What you'll do
- Design, build, and scale our data warehouse.
- Collaborate with Data Scientists, BI Analysts, Engineers, and Product Managers to gather requirements for specific datasets, reports, and model training.
- Research new data warehouse and data pipeline solutions. Identify requirements, build prototype implementations, propose adoption, and plan migration paths.
- Implement data pipelines that aggregate data from various sources and write to a variety of internal and external platforms. (Examples include S3, NetSuite, Salesforce, customer APIs.)
- Identify and resolve performance bottlenecks in SQL queries, workflows, and model training.
- Ensure availability of our production data stores and pipelines through building resilient systems, monitoring, alerting, team-wide on-call rotations, and triaging and resolving issues.
- Participate in blameless post-mortems and retrospectives that enable us to learn from both failures and successes in order to improve team process and software design.
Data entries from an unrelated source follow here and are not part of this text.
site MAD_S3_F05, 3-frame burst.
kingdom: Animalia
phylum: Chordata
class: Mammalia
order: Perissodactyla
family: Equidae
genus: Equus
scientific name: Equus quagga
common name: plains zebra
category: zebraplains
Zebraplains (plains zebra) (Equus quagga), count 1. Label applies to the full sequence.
- Our current data storage infrastructure is comprised of RedShift, PostgreSQL (Amazon RDS), DynamoDB, and Redis. We are hosted on AWS and leverage a variety of their services. We use Ruby and Python heavily throughout our production application and data infrastructure, along with bits of Java. We use Airflow to manage our ETL workflows and Amazon’s Database Migration Service for moving data around.
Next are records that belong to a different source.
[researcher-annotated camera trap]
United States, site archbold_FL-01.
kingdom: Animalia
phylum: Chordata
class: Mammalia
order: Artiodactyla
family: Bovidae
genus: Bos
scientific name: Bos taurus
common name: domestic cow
- Code review and continuous integration are important parts of all our production code, including data architecture. We use Github and CircleCI and write automated tests using RSpec and unittest.
- Bachelor’s degree in a STEM or quantitative field, or have equivalent training or work experience.
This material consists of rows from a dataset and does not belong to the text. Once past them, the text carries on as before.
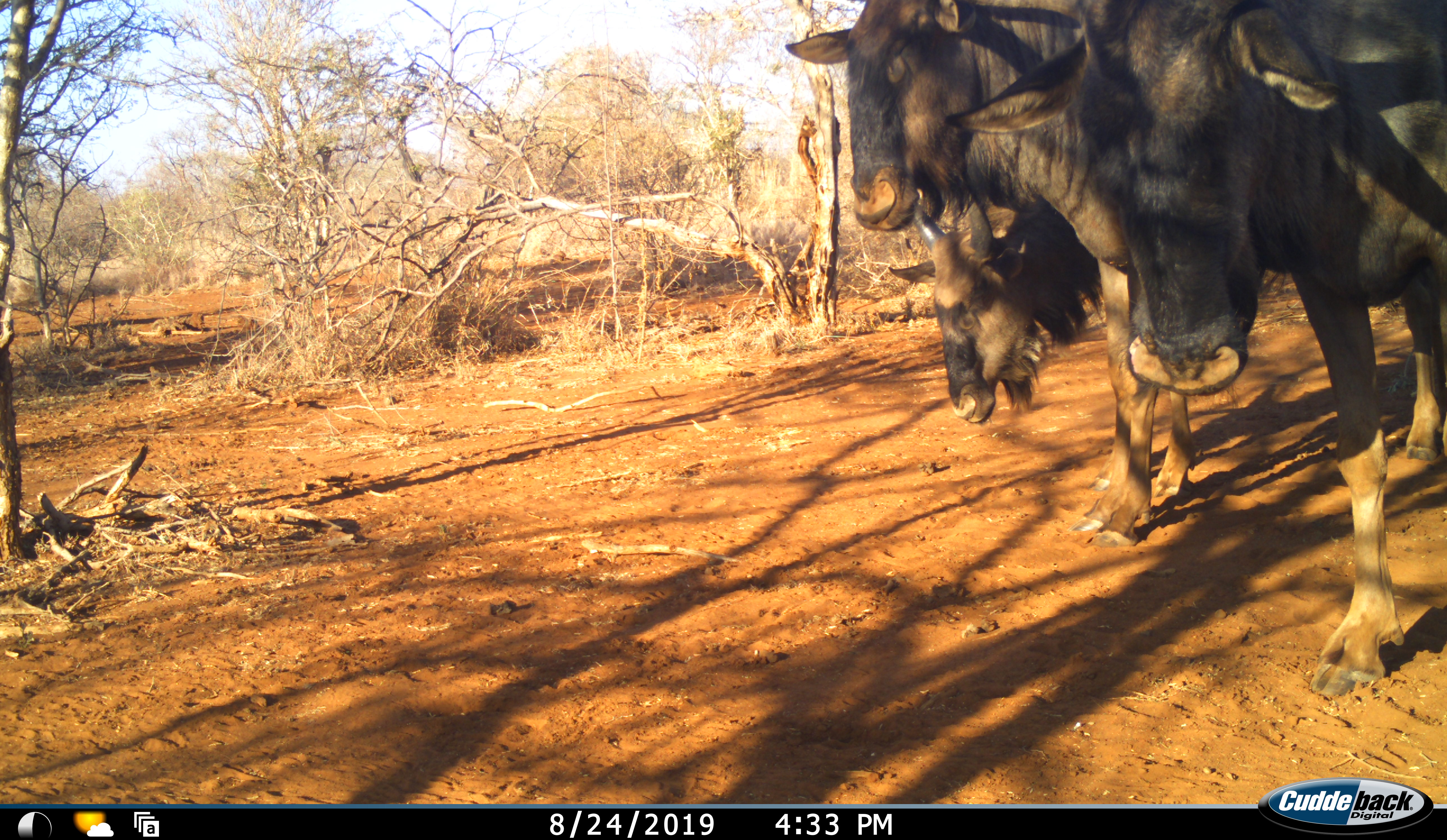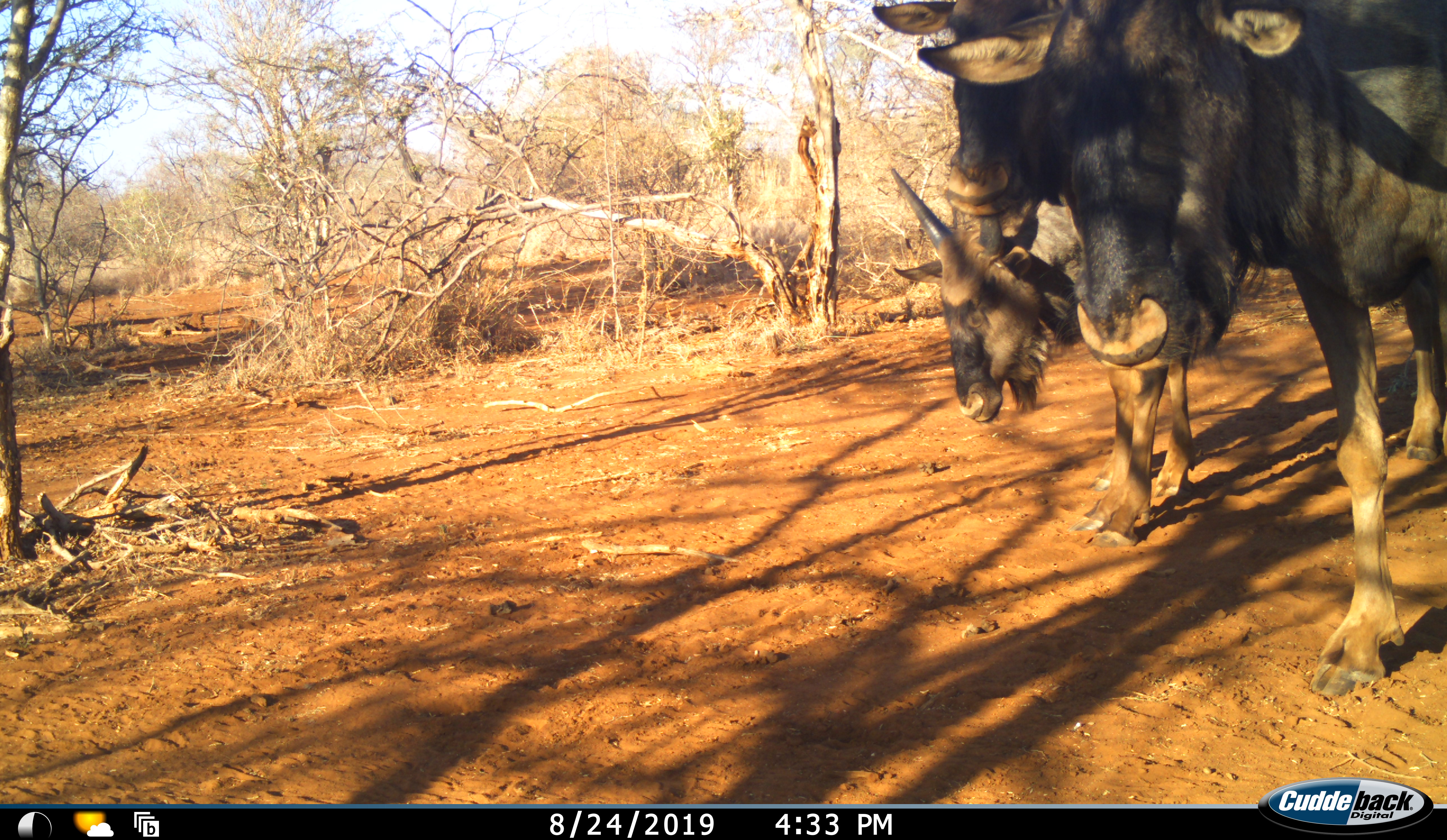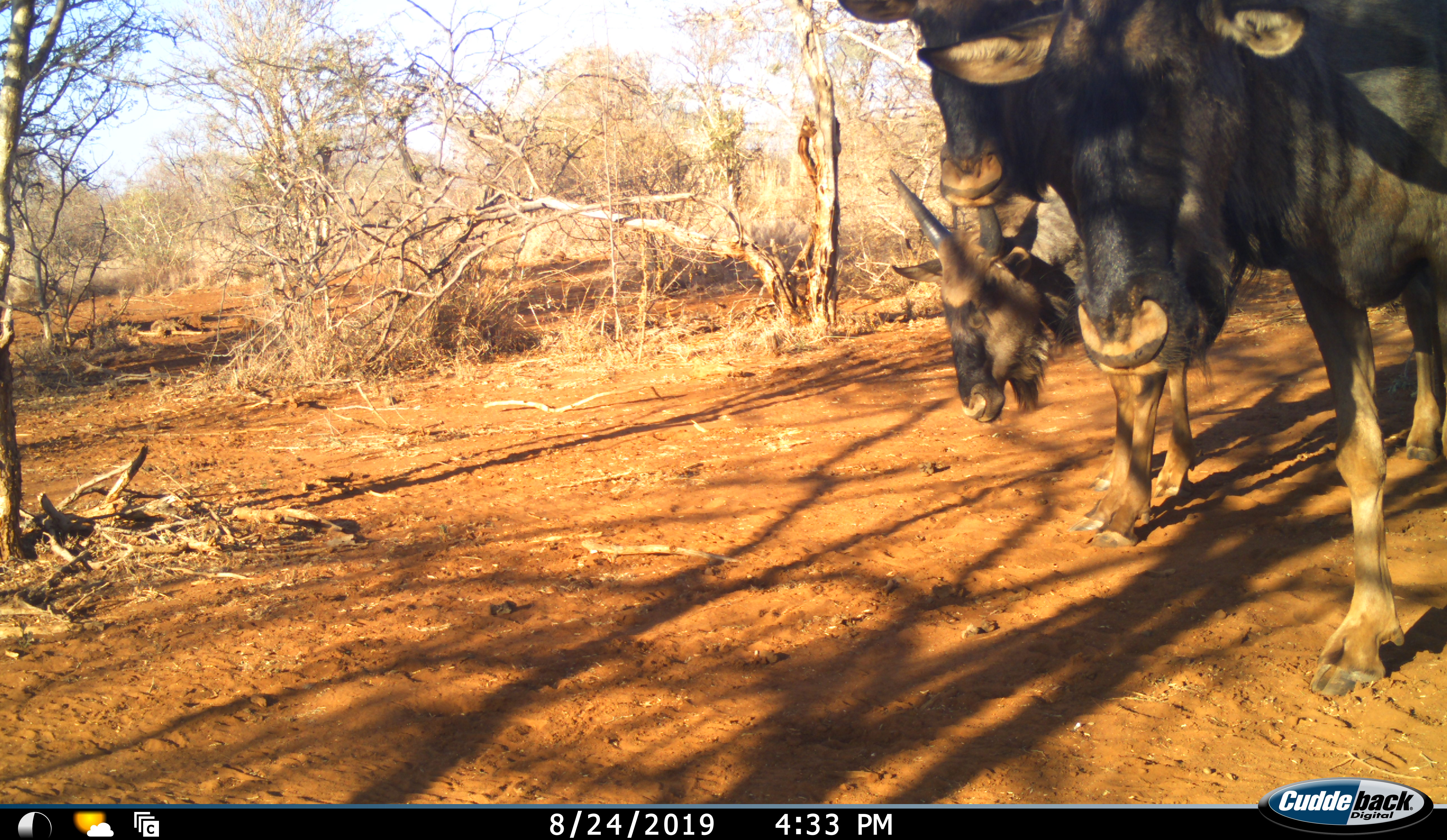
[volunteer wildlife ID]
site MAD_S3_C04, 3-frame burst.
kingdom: Animalia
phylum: Chordata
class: Mammalia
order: Artiodactyla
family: Bovidae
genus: Connochaetes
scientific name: Connochaetes taurinus taurinus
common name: blue wildebeest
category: wildebeestblue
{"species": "wildebeestblue (blue wildebeest) (Connochaetes taurinus taurinus)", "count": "3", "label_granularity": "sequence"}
- Minimum of 2-years professional software engineering experience (strong preference for experience in data engineering roles or data-intensive environments).
- Fluency in at least one programming language (Python, Ruby, C++, Java, or Go preferred).
- Proficiency with SQL, schema design, and query optimization.
- Experience with Linux command line and shell scripts.
- Working knowledge of data warehouses, data pipelines, and schedulers.
- Experience with cloud infrastructure on AWS, Google Cloud, or Azure.
- You take pride in your work and the quality of products you build.
- You value collaboration and enjoy teaching and learning from peers.
- You speak up when you see something wrong and support your opinions with data.